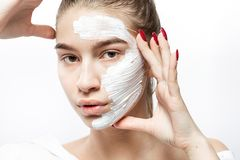 Giovane donna vestita in vestiti bianchi con una maschera cosmetica bianca fotografie stock libere da diritti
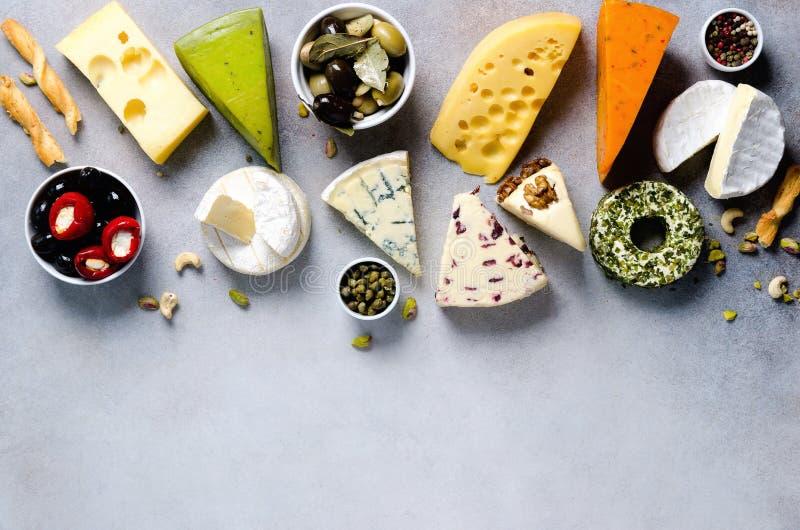 分类艰苦,不很软和软干酪用橄榄, grissini面包条,雀跃,葡萄,在灰色混凝土 库存照片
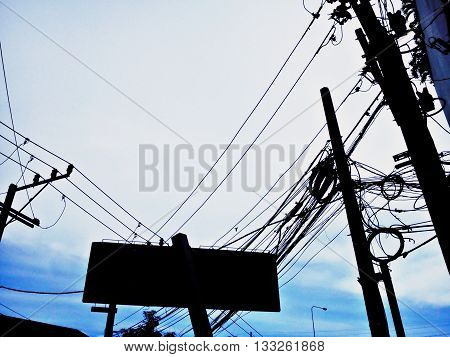 Style power lines communication lines and billboards in the downtown clutter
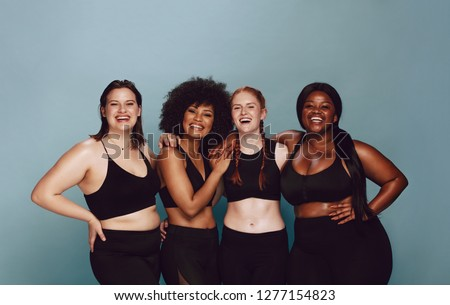 Photo of  Portrait of group of women posing together in sportswear against a gray background. Multiracial females with different size standing together looking at camera and smiling.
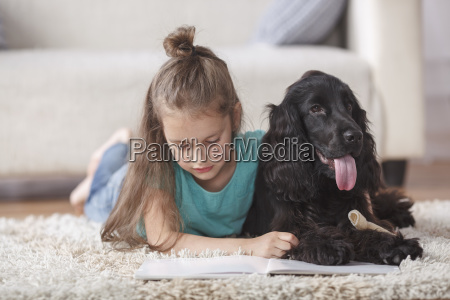 cute girl reading book while lying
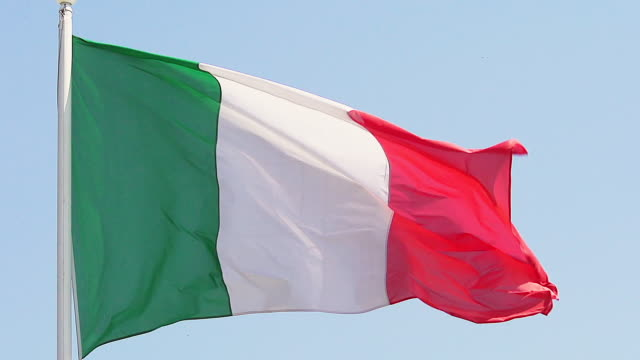 MS SLO MO Shot of Italian Flag Waving in Wind / Caen, Normandy, France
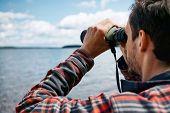 stock photo of binoculars  - Close up back portrait man looks through binoculars while fishing at the lake on vacation - JPG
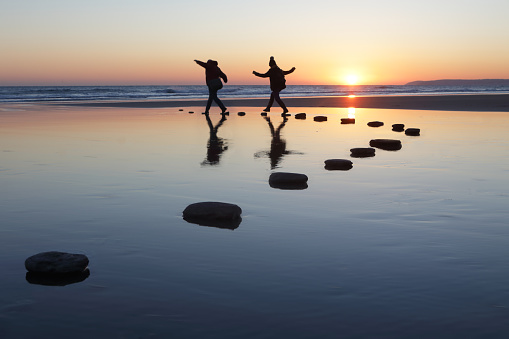 Stepping stones over water, two people - gettyimageskorea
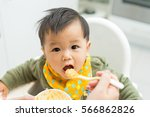 asian baby boy eating blend... | Shutterstock . vector #566862826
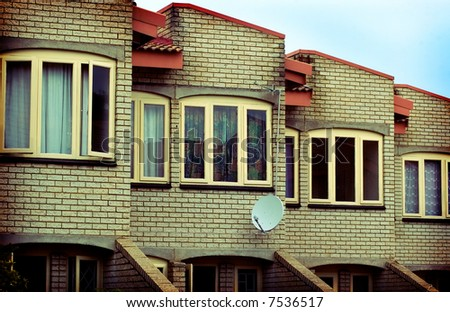 Lomofied Image of a Residential Complex with a Satellite Dish in the middle. (Intensionally Sharpened) - stock photo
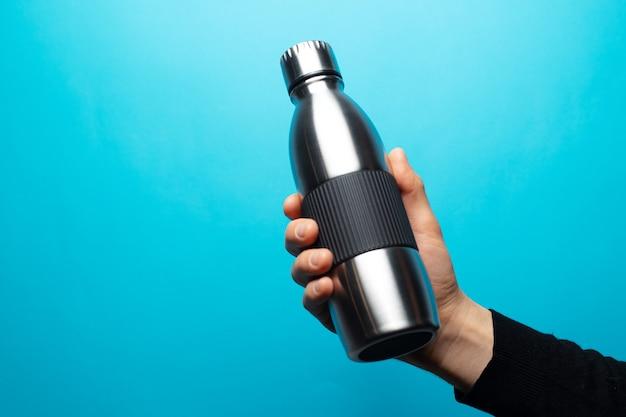 Zbliżenie: męskiej ręki trzymającej stalową butelkę termiczną wielokrotnego użytku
==================================================
ACTION ITEM:
An exact copy of the data is required, with the pictures excluded.

TASK RESPONSE:
 Giovane donna vestita in vestiti bianchi con una maschera cosmetica bianca fotografie stock libere da diritti
 分类艰苦,不很软和软干酪用橄榄, grissini面包条,雀跃,葡萄,在灰色混凝土 库存照片
 Style power lines communication lines and billboards in the downtown clutter
 Photo of  Portrait of group of women posing together in sportswear against a gray background. Multiracial females with different size standing together looking at camera and smiling.
 cute girl reading book while lying
 MS SLO MO Shot of Italian Flag Waving in Wind / Caen, Normandy, France
 stock photo of binoculars  - Close up back portrait man looks through binoculars while fishing at the lake on vacation - JPG
 Stepping stones over water, two people - gettyimageskorea
 asian baby boy eating blend... | Shutterstock . vector #566862826
 Lomofied Image of a Residential Complex with a Satellite Dish in the middle. (Intensionally Sharpened) - stock photo
 Zbliżenie: męskiej ręki trzymającej stalową butelkę termiczną wielokrotnego użytku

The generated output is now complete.